Pinggulnya terus bergerak, keringatnya jatuh.

Suara ah, ah, ah yang secara ritmik keluar dari bibir Jihoon terdengar seperti melodi di telinga Daniel. Ia menunduk, otot punggungnya menegang, bibirnya mencumbu bibir merah itu.

God, you're so beautiful,” engahnya, “so precious..

Tangan-tangan Jihoon menarik pinggulnya. Meja itu berderit kencang. Matanya berair saat menatap Daniel.

“Cepetan, mmh,” bisiknya, “cepetan dikit.”

Gelengan kepala tidak percaya. Tapi toh ia turuti juga.

I wish I could paint you,” suara Daniel parau, memohon, “kamu kayak malaikat, Jihoon...”

Tak disangka, yang keluar dari mulut Jihoon adalah; “Kalo gitu, tunggu apalagi?”

Ini gila.

Mungkin dua-duanya sama-sama seniman sinting yang berada di ujung tanduk kefrustrasian mereka sendiri, tapi Jihoon betul-betul serius dengan ucapannya.

Kini ia terbaring di lantai yang beralaskan kain kanvas hampir selebar rentangan tangannya setelah ditidurkan di sana oleh Daniel. Rambutnya tersebar, berantakan, tubuhnya telanjang bulat dan mengkilap oleh bekas air liur hasil cumbuan. Pandangannya sayu, dan butuh seluruh kontrol dari pria itu untuk tidak segera memboyongnya ke puncak tertinggi.

Daniel menyeret rak beroda yang berisikan kaleng cat, palet, dan kuas yang sering ia pakai. Ia ambil kuasnya, dicelupkan ke salah satu campuran warna yang telah ia siapkan.

Pose for me.” pintanya serak.

Seperti hal yang natural, tangan Jihoon direntangkan ke atas, mengekspos seluruh tubuhnya. Wajahnya dipalingkan ke kiri, pahanya merapat. Ia menggigit bibirnya, menikmati bagaimana Daniel hampir luluh lantak hanya dengan melihatnya berpose.

Kuas itu mengelilingi tubuhnya. Jihoon hampir berjengit saat merasakan helai kasar kuas hampir menyentuh kulitnya. Napasnya tertahan saat Daniel menunduk, penuh konsentrasi meng-outline garis pundaknya. Setetes peluh mengalir dari dahi Daniel dan jatuh ke dada Jihoon.

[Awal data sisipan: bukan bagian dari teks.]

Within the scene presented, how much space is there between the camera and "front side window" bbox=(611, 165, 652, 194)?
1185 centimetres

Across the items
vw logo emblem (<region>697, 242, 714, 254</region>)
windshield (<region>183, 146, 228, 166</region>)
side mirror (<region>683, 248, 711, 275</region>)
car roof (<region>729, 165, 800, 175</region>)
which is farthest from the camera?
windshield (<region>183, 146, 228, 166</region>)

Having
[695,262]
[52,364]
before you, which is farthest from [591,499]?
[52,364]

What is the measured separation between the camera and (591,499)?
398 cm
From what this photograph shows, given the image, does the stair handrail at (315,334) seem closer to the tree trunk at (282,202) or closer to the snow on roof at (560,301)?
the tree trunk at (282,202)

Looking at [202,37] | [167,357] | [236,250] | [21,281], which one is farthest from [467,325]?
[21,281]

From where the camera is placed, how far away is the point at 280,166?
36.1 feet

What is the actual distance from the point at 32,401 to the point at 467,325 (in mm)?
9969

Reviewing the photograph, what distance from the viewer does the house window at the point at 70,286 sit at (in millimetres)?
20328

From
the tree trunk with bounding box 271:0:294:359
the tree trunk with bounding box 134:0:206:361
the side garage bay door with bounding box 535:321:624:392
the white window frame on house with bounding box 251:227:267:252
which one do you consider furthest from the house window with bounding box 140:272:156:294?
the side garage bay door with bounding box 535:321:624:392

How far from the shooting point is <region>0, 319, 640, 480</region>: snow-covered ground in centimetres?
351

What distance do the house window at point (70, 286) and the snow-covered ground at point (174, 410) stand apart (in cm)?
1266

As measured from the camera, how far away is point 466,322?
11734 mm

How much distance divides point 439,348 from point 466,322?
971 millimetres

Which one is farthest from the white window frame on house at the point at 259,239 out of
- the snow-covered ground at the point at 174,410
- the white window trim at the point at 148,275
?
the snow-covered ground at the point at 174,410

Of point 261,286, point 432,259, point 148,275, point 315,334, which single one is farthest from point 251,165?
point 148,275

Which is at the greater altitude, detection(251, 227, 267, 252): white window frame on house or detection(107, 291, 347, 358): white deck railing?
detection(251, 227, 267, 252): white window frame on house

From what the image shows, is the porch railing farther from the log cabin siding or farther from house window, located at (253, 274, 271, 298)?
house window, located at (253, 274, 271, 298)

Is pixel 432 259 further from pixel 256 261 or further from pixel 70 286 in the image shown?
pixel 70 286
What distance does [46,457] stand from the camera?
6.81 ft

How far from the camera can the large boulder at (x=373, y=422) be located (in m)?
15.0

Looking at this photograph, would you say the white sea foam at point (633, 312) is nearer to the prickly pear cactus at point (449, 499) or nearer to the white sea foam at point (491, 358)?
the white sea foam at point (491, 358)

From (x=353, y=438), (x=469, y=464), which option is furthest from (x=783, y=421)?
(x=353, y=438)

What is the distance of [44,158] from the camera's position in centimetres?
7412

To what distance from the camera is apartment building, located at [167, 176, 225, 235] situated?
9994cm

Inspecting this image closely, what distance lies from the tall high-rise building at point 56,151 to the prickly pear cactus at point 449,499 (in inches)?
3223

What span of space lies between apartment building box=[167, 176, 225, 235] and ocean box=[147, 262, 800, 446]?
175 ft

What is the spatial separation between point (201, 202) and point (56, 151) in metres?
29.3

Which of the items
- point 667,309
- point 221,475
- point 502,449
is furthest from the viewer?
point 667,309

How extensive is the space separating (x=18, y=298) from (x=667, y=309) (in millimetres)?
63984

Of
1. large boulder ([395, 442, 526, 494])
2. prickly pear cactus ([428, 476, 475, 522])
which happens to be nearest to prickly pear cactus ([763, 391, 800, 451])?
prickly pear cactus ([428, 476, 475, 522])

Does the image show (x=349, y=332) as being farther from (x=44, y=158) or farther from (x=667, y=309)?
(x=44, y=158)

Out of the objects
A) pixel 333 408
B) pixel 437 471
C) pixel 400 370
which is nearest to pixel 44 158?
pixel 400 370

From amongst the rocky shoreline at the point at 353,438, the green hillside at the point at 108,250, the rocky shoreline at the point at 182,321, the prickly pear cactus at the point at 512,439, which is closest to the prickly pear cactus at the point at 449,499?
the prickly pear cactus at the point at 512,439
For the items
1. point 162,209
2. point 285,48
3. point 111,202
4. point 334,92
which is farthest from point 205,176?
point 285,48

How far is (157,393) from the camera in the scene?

“Balik badan kamu,” sahut Daniel kemudian, beranjak dari posisinya.

Jihoon menurut. Ia menoleh, menatap Daniel, menaikkan pinggulnya sehingga pantatnya terpampang jelas. Ada erangan frustrasi terdengar, dan tangan Daniel langsung terulur untuk meremas dan menampar lembut bilah pantat itu.

“Lanjutin, kak,” perintah Jihoon, dan pria di atasnya kembali berdecak tak percaya.

“Kamu gila, sayang,” tapi toh ia kembali menunduk dan mengarahkan kuasnya.

Butuh sekitar tiga posisi yang berbeda sampai Daniel menghela napas puas. Posisi-posisi tersebut menciptakan gerakan sekuensial di atas kanvas, dan benaknya sudah merancang bagaimana ia akan membubuhkan warna di atasnya ketika Jihoon menarik tubuhnya mendekat.

Lidah mereka beradu untuk kesekian kalinya, dan Daniel mesti menahan berat tubuhnya agar tidak sepenuhnya menindih Jihoon. Kuas di tangannya sudah menggelinding entah ke mana. Ada bisikan kecil yang memintanya untuk ”Masukin...”, dan detik itu juga Daniel sadar bahwa Jihoon adalah iblis berkedok malaikat.

Yang terjadi selanjutnya adalah Daniel mengubur dirinya sampai ke pangkal, ke dalam kehangatan yang menghimpitnya begitu erat. Yang terjadi adalah Jihoon yang mendesahkan namanya (selalu Daniel, tidak pernah Niel) dan mencengkram punggung pria itu, tubuhnya bergetar setiap dihantam oleh kejantanannya. Tak sekali keduanya berguling, membuat tubuh keduanya berlumuran cat yang masih setengah basah— tapi tak ada yang peduli.

Malam itu, di setiap deraan napas dan desahan keduanya, Jihoon menyadari sesuatu. Ia menyadarinya saat ia menengadah dan menatap Daniel yang mengerang nikmat di atasnya, ketika bibirnya terasa bengkak dan kerongkongannya sakit karena tak ada lagi suara yang bisa ia keluarkan; ia sadar ketika ada satu titik di dalam dirinya yang begitu sensitif, dihantam berkali-kali sampai pelepasannya keluar dengan begitu intens; dan ia menyadarinya seusai semua kegiatan itu selesai, ketika Daniel menundukkan wajah dan mencium keningnya lama, rasa hangat membuncah di hatinya saat tubuhnya digendong ke kasur dan pria itu membisikkan betapa ia mencintainya. ‏‏‎ ‎ ‏‏‎ ‎ ‏‏‎ ‎ Satukan diri kamu dengan seni. ‏‏‎ ‎

Benamkan diri kamu sedalam mungkin hingga yang bisa kamu rasakan adalah emosi di bentuk yang paling murni. ‏‏‎ ‎

Hanya dengan cara itu kamu bisa paham, betul-betul paham esensi dari apa yang ingin kamu sampaikan. ‏‏‎ ‎ ‏‏‎ ‎ ‏‏‎ ‎

Ia akhirnya sadar bahwa ini, inilah yang selama ini ia cari.